The smoking, clanging, turbulent liturgy of the Copts on Palm Sunday in Cairo was frankly overwhelming.  Will they really have anything left for Easter?  Not only was every church I went into crammed full, but each had a line to get in extending well outside the church. Incense – shot through with sunlight - was so thick one would think the iconostasis was on fire. Accompanying cymbals lent meandering chants percussive force.  Video cameras recording what was going on at the altar table were displayed to the congregation on dozens of screens, a phenomenon of not-to-be-underestimated significance for liturgical renewal.  “The church itself is (insofar as it is the church) a fabric of endlessly various ramifications and effoliations of Christ’s beauty, unfolding between two parousiai,” wrote David Bentley Hart, and much of that unfolding is happening in Christian Egypt.  Even in a heart-sinkingly filthy rural town outside Cairo, just as one is about to despair of the poverty, one looks up and sees a new Coptic dome presiding, a beachhead in beauty’s war on squalor.

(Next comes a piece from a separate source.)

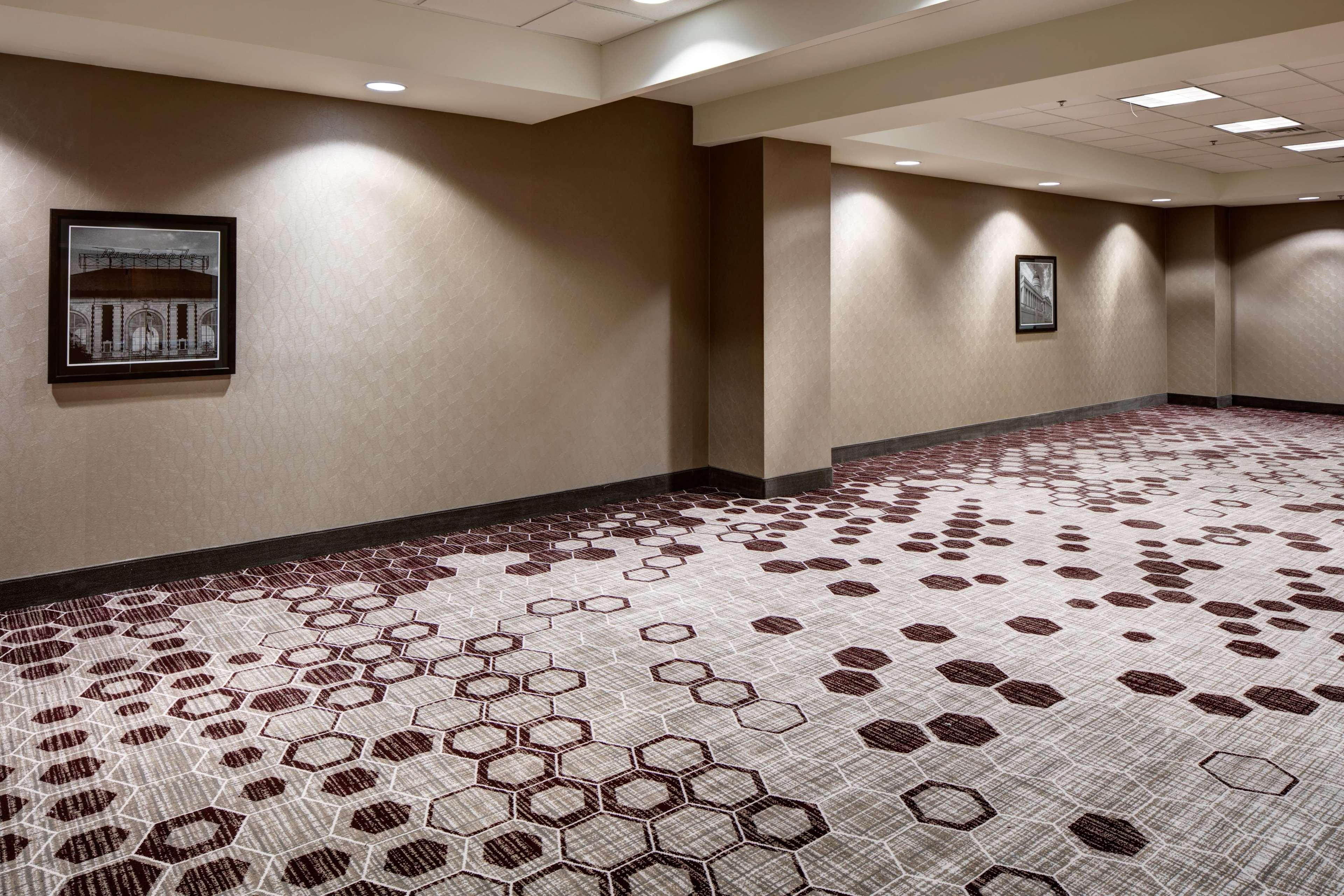 Homewood Suites By Hilton Salt Lake City Downtown Eksteriør bilde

There was security at the entrances to the churches of Cairo, as I suppose there needs to be.  But even if, God forbid, some deluded individuals were to attack these Christians (as some have lately in Nigeria), total despair would be misplaced. The energy in this liturgy cannot be so easily extinguished. Indeed, any other kind of explosion would be dim in comparison to the clamor of this praise. Terrorists summon fear from their claim that the power they wield is ultimate, which it is not.  The deathless one so boisterously exalted in the Coptic liturgy – He is the one with power over life and death.  Do we really believe that?  If the energy of their worship is any indication, the Copts certainly  do. 

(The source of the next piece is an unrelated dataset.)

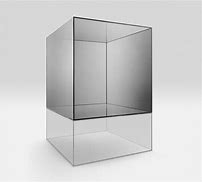 Image result for Sigar Cube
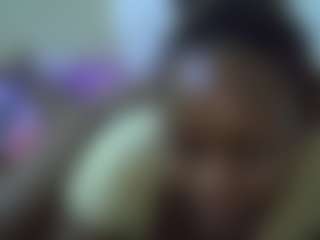 CuteJasmine1's Live Sex Cam Show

And yet, the divisions within Christianity are plain in Egypt, which like Germany or England, has this “national church” under its thumb. Coptic Christianity, as I suggested below, is turned in upon itself, due to its somewhat self-imposed historic isolation under Islam.   American evangelicals sometimes turn to Orthodoxy in assumption that it remains unbroken, especially contrasted to the four churches on the four corners of the typical American town.   But in Cairo one can find a Coptic church on one corner, and a beleaguered Melkite (Greek Orthodox) church in communion with Constantinople on the other.  I approached one such Greek church, and it was in such awful condition that when I tried to open the door (gently mind you), the doorknob came off! 

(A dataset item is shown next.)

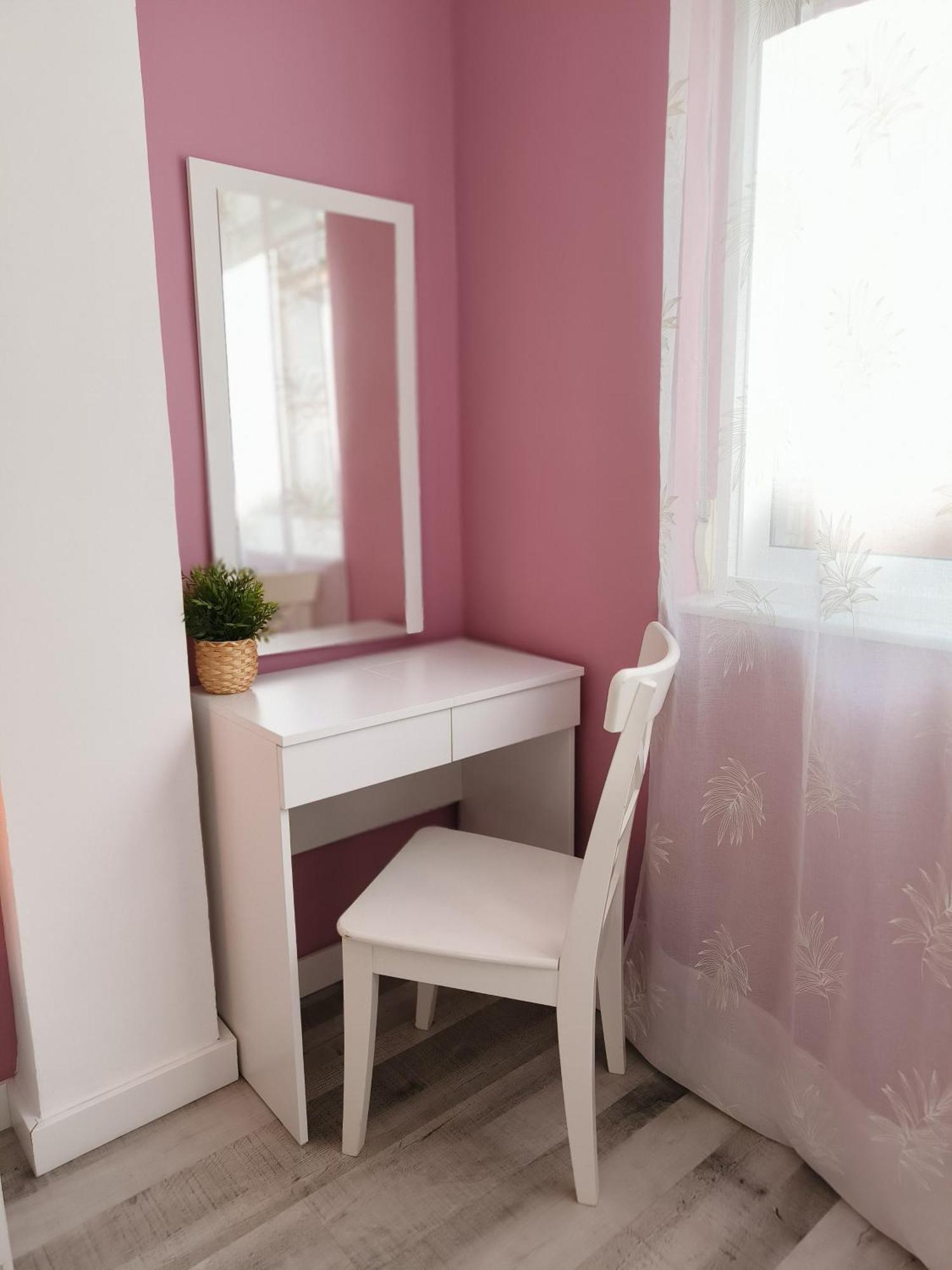 Apartamento Caleta Гранада Екстер'єр фото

Christian divisions are lamentable no matter where they are found.  If an Orthodox Christian were to explain to me that the division between Coptic and Greek Orthodoxy is in fact quite permeable, then could I not say the same thing about the divisions between Methodists and Baptists, or Lutherans and Presbyterians?  Yes, since 2001, Coptic and Greek Orthodox Christians have recognized each other’s baptisms, but the aforementioned Protestant divisions have been doing the same for some time as well.  Perhaps Sarah Wilson is right.  Ecumenism should be future-focused.  We should be looking for the common faith as it appears across boundaries, and praying for a unity to come (not for a return to a unity that has long passed us by).  In this, mirabile dictu, the Coptic Pope Shenouda has been leading the way.